■ EXTRACT PROVIDED
Is banning books a good idea?

Book banning has become a widespread practice of censorship in the United States. It has become a barrier when it comes to the exchange of ideas in both classrooms and libraries, decreasing the chances of the public being fully informed and aware of specific and complex topics that are perceived as “inappropriate” and “dangerous” for the youth by their parents, interest and pressure groups, and religious organizations. The results of this lead to a book being restricted or banned in a public space, such as being pulled off a reading list.

“It’s ultimately about control,” said Kelly Black, a College of Lake County reading instructor who teaches strategic reading and writing. “Literacy is power, and some people want to limit the power of others by restricting access to the ideas and concepts in books.”

Black stated that she finds it horrific, as it is ridiculous due to the new age of technology and the access it can give to the younger generation, as well as getting information from their own peers and family members.
“Do the book banners really think they will really stop their children from being exposed to ideas about our troubled racial past or LGBTQIA+ lifestyles because they pulled a book off the shelf?” Black continued with, “If they don’t want their child to read it, that’s their choice, but they shouldn’t be making that decision for everybody.”

■ TASKS FOR THIS EXERCISE
[1] Answer these questions using the passage on book banning:
(a) Which groups does the passage name as viewing certain topics as "inappropriate" and "dangerous" for the youth?
(b) At which college does Kelly Black teach, and what does she teach there?
(c) What does Black say literacy is?
[2] Pick up the passage on book banning after its final sentence and write the next part.

[Data items]
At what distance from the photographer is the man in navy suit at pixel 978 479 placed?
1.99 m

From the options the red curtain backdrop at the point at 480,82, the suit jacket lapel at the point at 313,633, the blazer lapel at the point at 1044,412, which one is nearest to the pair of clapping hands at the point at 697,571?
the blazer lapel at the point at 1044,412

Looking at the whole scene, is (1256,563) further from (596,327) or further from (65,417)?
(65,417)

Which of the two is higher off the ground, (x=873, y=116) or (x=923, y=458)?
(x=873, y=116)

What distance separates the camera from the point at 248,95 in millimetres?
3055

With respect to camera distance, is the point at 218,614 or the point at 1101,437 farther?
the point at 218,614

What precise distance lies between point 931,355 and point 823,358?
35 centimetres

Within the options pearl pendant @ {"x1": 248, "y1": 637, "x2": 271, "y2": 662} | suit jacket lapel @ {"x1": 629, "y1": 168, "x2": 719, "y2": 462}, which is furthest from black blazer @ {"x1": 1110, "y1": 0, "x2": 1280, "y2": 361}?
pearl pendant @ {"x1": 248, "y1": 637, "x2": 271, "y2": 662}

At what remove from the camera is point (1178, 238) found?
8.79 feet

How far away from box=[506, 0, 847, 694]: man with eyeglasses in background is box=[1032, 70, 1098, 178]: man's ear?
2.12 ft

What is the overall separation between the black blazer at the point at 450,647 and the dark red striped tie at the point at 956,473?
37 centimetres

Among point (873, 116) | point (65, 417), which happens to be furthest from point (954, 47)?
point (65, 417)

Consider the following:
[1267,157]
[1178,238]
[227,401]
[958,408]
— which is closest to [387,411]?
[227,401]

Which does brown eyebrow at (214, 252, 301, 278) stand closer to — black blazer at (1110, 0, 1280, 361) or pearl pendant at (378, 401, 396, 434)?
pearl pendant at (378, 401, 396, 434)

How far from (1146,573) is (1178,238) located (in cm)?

■ TASK-BY-TASK ANSWERS
[1]
(a) Parents, interest and pressure groups, and religious organizations.
(b) She teaches strategic reading and writing at College of Lake County.
(c) Power.

[2]
A banned books table (from Wikimedia Commons).

According to Black, there were bomb threats against the libraries in the Chicago suburbs. “It’s too much,” she expressed. “I am happy that we live in a state that is taking legislative action to limit book bans by withholding funds from public libraries in communities that try to ban books.”

The advantages of banning books seem to be lacking in comparison to the many disadvantages, as the only thing it can contribute is that a book on the reading list or in the library is “not developmentally appropriate.”

Black explained that it could be somewhat of a positive instance since librarians and teachers are not able to read the contents, so it is easy to have a book that is unsuitable slip into the bundle.

When asked about the negative effects of book banning, Black shared that the act of banning a book from the library can take away a reader’s opportunity to see and reflect on their literacy. She later went on to say, “Books enrich our lives in every way,” as these help in understanding different perspectives, building empathy among individuals, creating bonds and friendships, and seeing a reflection of diverse cultures.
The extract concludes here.